┏━━
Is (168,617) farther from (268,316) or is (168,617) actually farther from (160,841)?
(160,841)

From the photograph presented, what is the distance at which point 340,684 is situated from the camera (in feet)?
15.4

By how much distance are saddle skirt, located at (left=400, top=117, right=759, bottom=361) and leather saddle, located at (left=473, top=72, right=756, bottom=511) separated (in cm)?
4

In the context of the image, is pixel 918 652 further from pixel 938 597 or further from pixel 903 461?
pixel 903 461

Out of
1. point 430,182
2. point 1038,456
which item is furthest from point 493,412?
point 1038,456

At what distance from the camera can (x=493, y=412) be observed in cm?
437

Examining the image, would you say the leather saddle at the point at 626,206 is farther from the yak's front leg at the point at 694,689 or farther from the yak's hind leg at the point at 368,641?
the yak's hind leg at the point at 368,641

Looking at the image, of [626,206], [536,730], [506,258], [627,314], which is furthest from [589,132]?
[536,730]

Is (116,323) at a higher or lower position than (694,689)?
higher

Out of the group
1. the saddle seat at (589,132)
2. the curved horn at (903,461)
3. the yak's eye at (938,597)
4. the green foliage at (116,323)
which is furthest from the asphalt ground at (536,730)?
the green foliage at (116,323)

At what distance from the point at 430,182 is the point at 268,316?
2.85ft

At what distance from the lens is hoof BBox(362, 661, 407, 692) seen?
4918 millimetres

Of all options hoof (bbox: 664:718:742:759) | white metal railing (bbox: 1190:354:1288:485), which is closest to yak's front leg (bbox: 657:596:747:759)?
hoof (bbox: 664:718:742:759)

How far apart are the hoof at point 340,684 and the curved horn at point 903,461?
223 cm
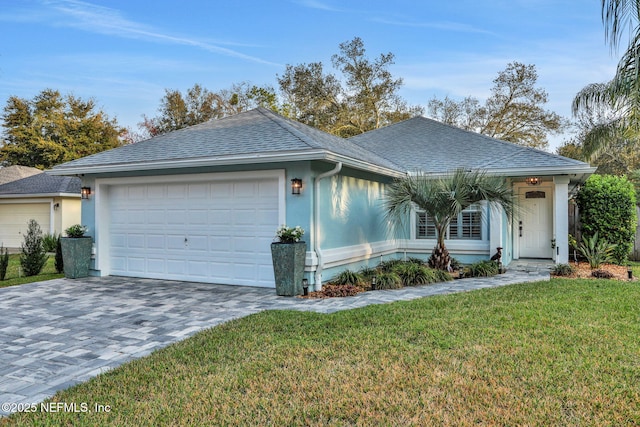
┗━━
### Exercise objective:
Return all of the entries above word for word, leaving out the picture.

### Result of the exercise:
Is (168,617) farther from (268,316) or is (168,617) actually farther from (160,841)?
(160,841)

From the photograph presented, what is the distance at which point 340,684 is situated from the camera (in feet)?
15.4

By how much distance are saddle skirt, located at (left=400, top=117, right=759, bottom=361) and leather saddle, located at (left=473, top=72, right=756, bottom=511) separated (in cm)?
4

In the context of the image, is pixel 918 652 further from pixel 938 597 or further from pixel 903 461?
pixel 903 461

Out of
1. point 430,182
2. point 1038,456
which item is furthest from point 493,412?
point 1038,456

At what distance from the camera can (x=493, y=412) be observed in cm?
437

Examining the image, would you say the leather saddle at the point at 626,206 is farther from the yak's front leg at the point at 694,689 or farther from the yak's hind leg at the point at 368,641?
the yak's hind leg at the point at 368,641

Looking at the image, of [626,206], [536,730], [506,258], [627,314], which is furthest from [589,132]?
[536,730]

Is (116,323) at a higher or lower position than (694,689)?
higher

Out of the group
1. the saddle seat at (589,132)
2. the curved horn at (903,461)
3. the yak's eye at (938,597)
4. the green foliage at (116,323)
which is furthest from the asphalt ground at (536,730)?
the green foliage at (116,323)

At what distance from the point at 430,182 is the point at 268,316?
2.85ft

At what distance from the lens is hoof BBox(362, 661, 407, 692) seen?
4918 millimetres

Of all options hoof (bbox: 664:718:742:759) | white metal railing (bbox: 1190:354:1288:485), which is closest to yak's front leg (bbox: 657:596:747:759)?
hoof (bbox: 664:718:742:759)

How far apart are the hoof at point 340,684 and the curved horn at point 903,461?
223 cm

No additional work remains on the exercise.